Note: Sorry I completely forgot to actually post this instead of draft it.
I went to a conference presentation a few years ago and the topic stuck with me because Dr. John McNeill (Georgetown University) insisted on defining space exploration in the context of human exploration. Satellites and scientific missions counted as something else, not exploration, because it did not involve something like humans setting foot on the moon.
As a result, the central question that my digital story will revolve around asks:
What does exploration mean? Does exploration necessarily imply human exploration, as opposed to robotic exploration?
The answer to this question provides some context for the “so, what?” in my dissertation on several space science missions, including Voyager and the Mars rovers. Because my research will delve into the imagery and public relations efforts surrounding the missions, the digital storytelling format may prove advantageous for analyzing the importance of this question. As a result, I expect the digital story to remain somewhat abstract as a thought provoking piece. I expect the primary audience for the story to be myself, as a way to organize some of the visual material and ideas, but would appreciate any feedback or reactions to the concepts presented.

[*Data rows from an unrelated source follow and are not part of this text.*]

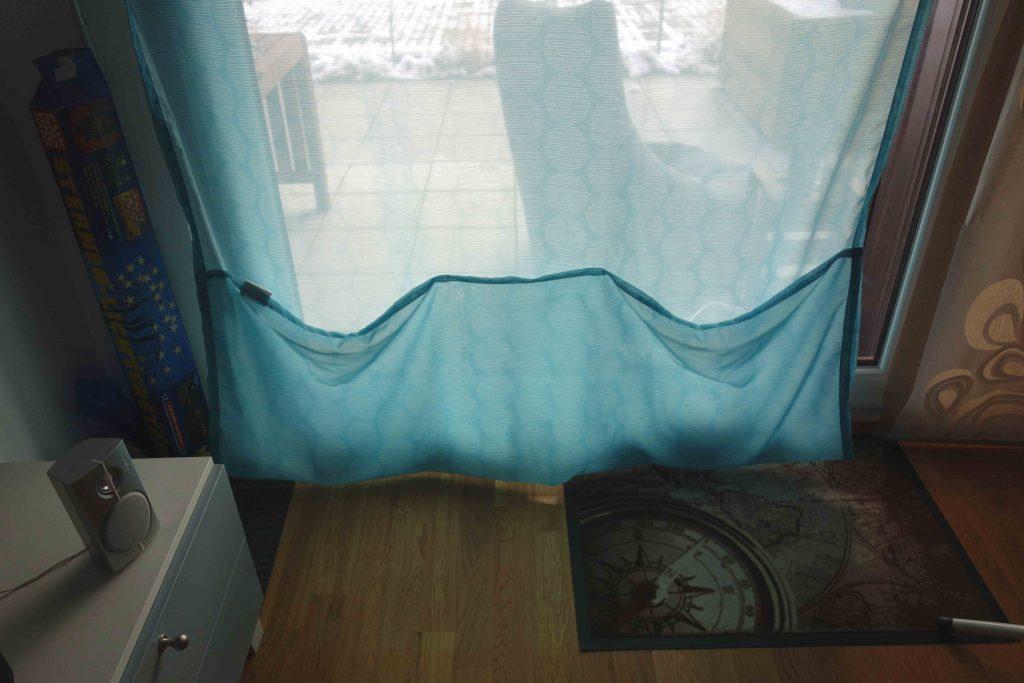 einfaches diy vorh nge ganz ohne n hmschine k rzen. Black Bedroom Furniture Sets. Home Design Ideas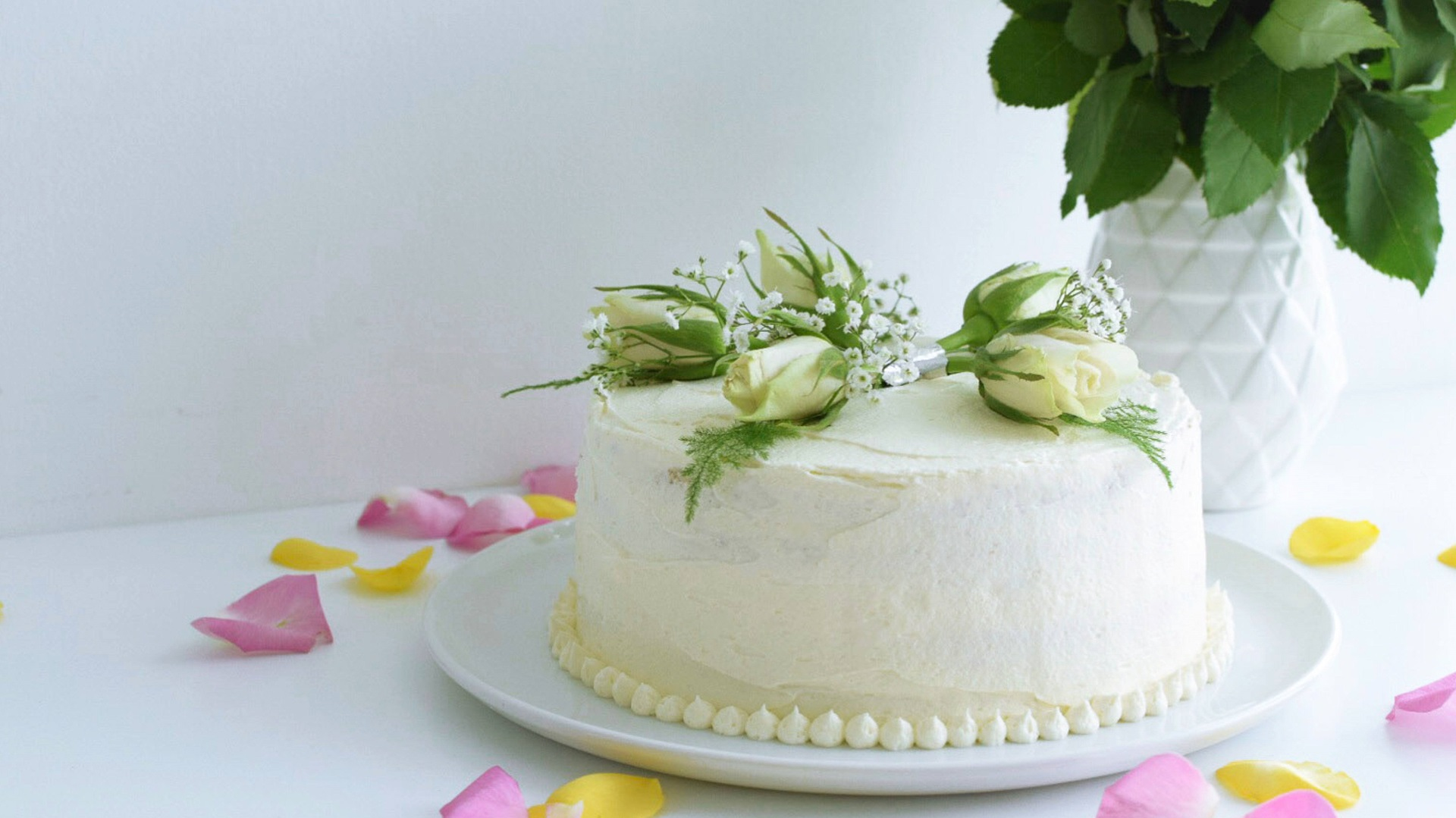 recipe image Elderflower and Lemon Curd Celebration Cake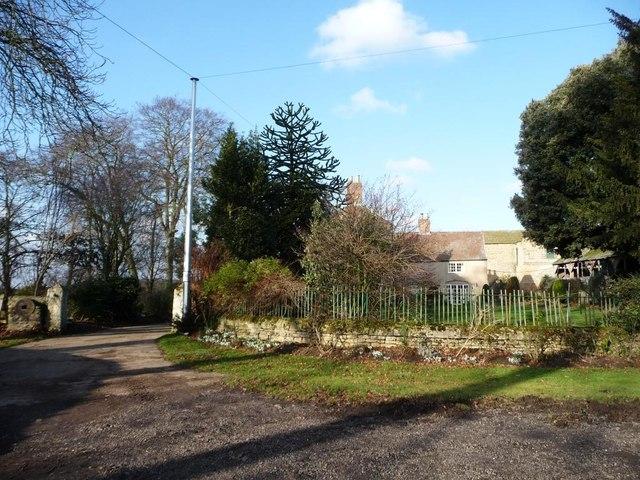 Entrance to Bilham House Farm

While the research questions may remain my own, the elements of the digital story will be taken from actual sources such as news releases, images, and publications. Although the publications may be under copyright, the images usually reside within the public domain and careful usage should prevent major copyright infringement.
The following paragraph in the conclusion of the essay, “Gigantic Follies? Human Exploration and the Space Age in Long-term Historical Perspective” by J. R. McNeill in Remembering the Space Age, presents an interesting scenario that may end up as a quote within the digital story:
“Space exploration may survive on one or another basis, but it still will
not loom large in terms of human history unless something really new and
interesting happens, the sort of thing people in the space business probably
dream about—finding intelligent and agreeable (or at least neutral) life out
there or colonizing new corners of the universe—or probably have nightmares
about—developing effective space-based weapons suitable for use against
earthly enemies or finding intelligent but hostile life out there. If any of these
things happen, then the first 50 years of space exploration will look like the
beginning of something of epic significance. If they don’t, it will look like
a small step for mankind that led nowhere, and did not amount to much in
the balance before being consigned to the dustbin of history. It is indeed too
soon to judge whether the whole enterprise is a gigantic folly diverting money
and talent from more urgent applications, a noble calling consonant with our
deepest nature, or something else altogether.”